Simultaneous Analysis
In the simultaneous analysis I will create one quick function just to make sure that we get the same output for all 4 patterns at once. I feel that plenty of analysis was done on the individual functions, so verifying equal output will assure me that they are all adaquate for basic binary input given that length of vector y is less than the length of vector x. The other constraint clearly being binary values across each vector.
pattern_a <- function(y, x) {
if (!all(y %in% c(0,1))) stop("y is not a binary pattern")
if (!all(x %in% c(0,1))) stop("x is not a binary sequence")
if (length(y) > length(x)) return(0)
found <- all(y==x[1:length(y)])
return( found + pattern_a(y,x[-1]))
}
test=function(x,y){
for(i in 1:50){
x=rbinom(1000,1,.5)
y=rbinom(8,1,.5)
resulta=pattern_a(y,x)
resultb=pattern_b(y,x)
resultc=pattern_c(y,x)
resultd=pattern_d(y,x)
i=i+1
print(c(resulta,resultb,resultc,resultd))}
}
test(x,y)
FINAL ANALYSIS
I produced a 50X4 generated row and column output to verify 50 runs of equality among our functions.
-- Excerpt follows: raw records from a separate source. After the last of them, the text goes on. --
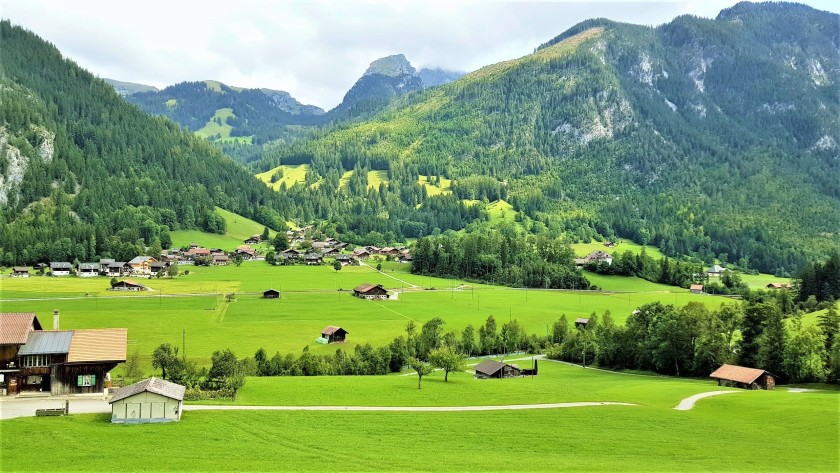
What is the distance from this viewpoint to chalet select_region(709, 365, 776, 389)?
66750mm

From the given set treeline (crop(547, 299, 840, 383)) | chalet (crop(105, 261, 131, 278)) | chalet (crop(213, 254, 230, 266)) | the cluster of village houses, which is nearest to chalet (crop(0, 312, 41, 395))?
treeline (crop(547, 299, 840, 383))

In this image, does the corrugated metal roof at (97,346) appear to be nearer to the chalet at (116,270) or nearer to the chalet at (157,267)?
the chalet at (157,267)

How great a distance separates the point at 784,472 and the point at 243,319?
3177 inches

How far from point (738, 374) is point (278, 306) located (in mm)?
74135

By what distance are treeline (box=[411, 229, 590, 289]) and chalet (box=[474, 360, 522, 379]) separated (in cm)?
8980

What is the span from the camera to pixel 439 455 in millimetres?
37469

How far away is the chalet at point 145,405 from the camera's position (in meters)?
42.7

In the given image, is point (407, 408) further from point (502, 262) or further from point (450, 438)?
point (502, 262)

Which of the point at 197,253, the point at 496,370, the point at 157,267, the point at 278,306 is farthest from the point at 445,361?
the point at 197,253

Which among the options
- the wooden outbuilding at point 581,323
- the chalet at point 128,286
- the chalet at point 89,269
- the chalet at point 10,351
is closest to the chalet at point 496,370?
the wooden outbuilding at point 581,323

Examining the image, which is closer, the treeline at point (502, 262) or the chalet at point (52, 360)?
the chalet at point (52, 360)

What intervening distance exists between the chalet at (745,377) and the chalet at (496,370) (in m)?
21.9

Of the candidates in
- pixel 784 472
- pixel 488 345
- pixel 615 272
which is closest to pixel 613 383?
pixel 488 345

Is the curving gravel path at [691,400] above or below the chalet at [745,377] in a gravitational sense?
below
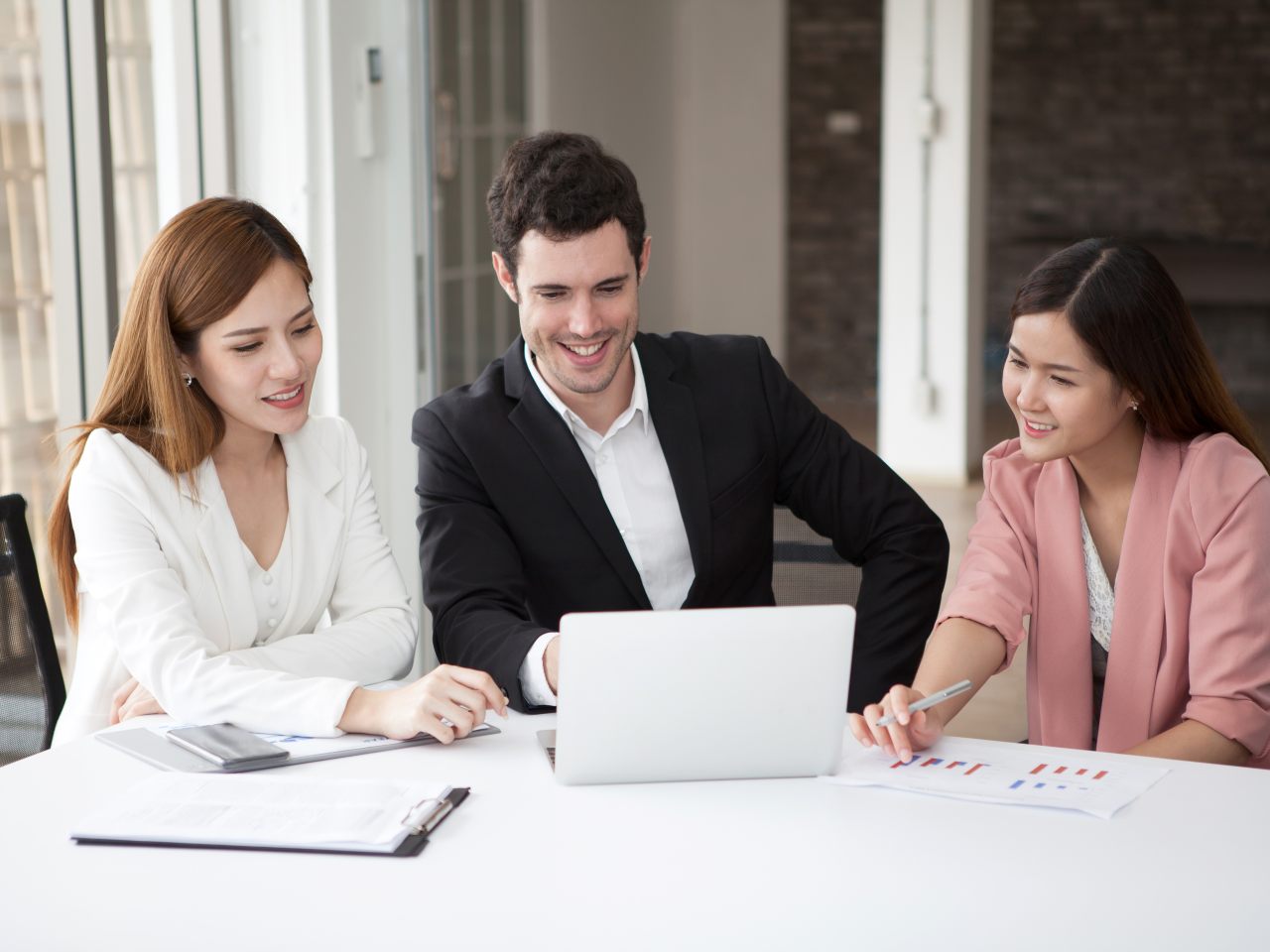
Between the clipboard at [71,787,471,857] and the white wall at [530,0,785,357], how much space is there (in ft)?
22.3

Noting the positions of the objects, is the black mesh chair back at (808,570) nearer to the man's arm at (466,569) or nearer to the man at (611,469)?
the man at (611,469)

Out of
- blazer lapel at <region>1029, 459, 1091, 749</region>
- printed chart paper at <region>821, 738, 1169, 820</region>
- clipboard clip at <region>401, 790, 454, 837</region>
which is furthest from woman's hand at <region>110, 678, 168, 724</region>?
blazer lapel at <region>1029, 459, 1091, 749</region>

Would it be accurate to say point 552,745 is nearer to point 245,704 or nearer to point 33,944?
point 245,704

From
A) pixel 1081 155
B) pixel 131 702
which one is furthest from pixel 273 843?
pixel 1081 155

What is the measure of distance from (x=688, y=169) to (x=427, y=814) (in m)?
7.60

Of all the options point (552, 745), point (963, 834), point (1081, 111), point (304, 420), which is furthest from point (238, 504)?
point (1081, 111)

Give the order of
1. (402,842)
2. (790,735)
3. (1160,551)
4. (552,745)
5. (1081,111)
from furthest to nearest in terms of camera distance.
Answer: (1081,111), (1160,551), (552,745), (790,735), (402,842)

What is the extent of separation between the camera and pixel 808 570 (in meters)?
2.15

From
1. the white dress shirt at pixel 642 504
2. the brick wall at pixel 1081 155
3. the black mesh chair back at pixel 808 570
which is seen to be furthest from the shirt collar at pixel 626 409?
the brick wall at pixel 1081 155

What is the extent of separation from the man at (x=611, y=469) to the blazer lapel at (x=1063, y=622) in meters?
0.23

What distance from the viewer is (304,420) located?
1894 mm

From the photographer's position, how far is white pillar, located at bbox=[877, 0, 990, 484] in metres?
6.25

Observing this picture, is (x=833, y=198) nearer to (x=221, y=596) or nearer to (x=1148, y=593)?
(x=1148, y=593)

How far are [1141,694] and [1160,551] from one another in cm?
18
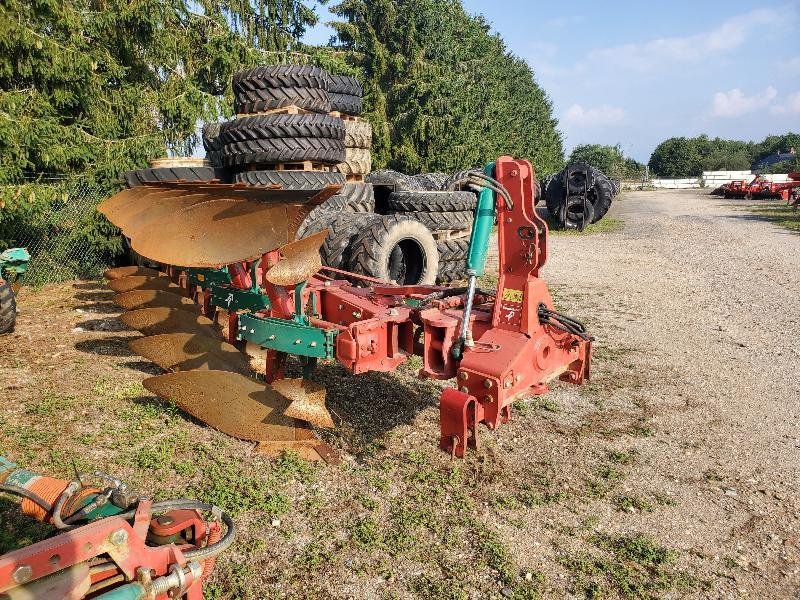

Notice I re-normalized function_a since some manipulation was done earlier.
Discussion on 5 things that make a good code
I think the first thing that makes a good code is the use of the DRY principle. It is easy to see that once code gets longer we would rather not have stuff all over the place. Organization is essential when programming in any language. Next, avoiding nested loops may be a good idea since it causes programs to be slow. Even though R has this quality performance we will see that once the programs get longer that nested functionallity will be more of a nuisance than a help from a time standpoint. Third, with if () statements, I think using a braces is a better choice, even if the conditional command is only one or two lines. Modifying functions is much easier if the braces are already there. Fourth, avoid global variables! These are better known as formal parameters. It is a much better idea to move through function arguments when possible. Lastly, in regard to functions I recommend always using a return statement at the end of each function. This gives an explicit understanding of what is happening. It is good for you as a programmer and your peers to be able to understand every detail of the code, ESPECIALLY the output.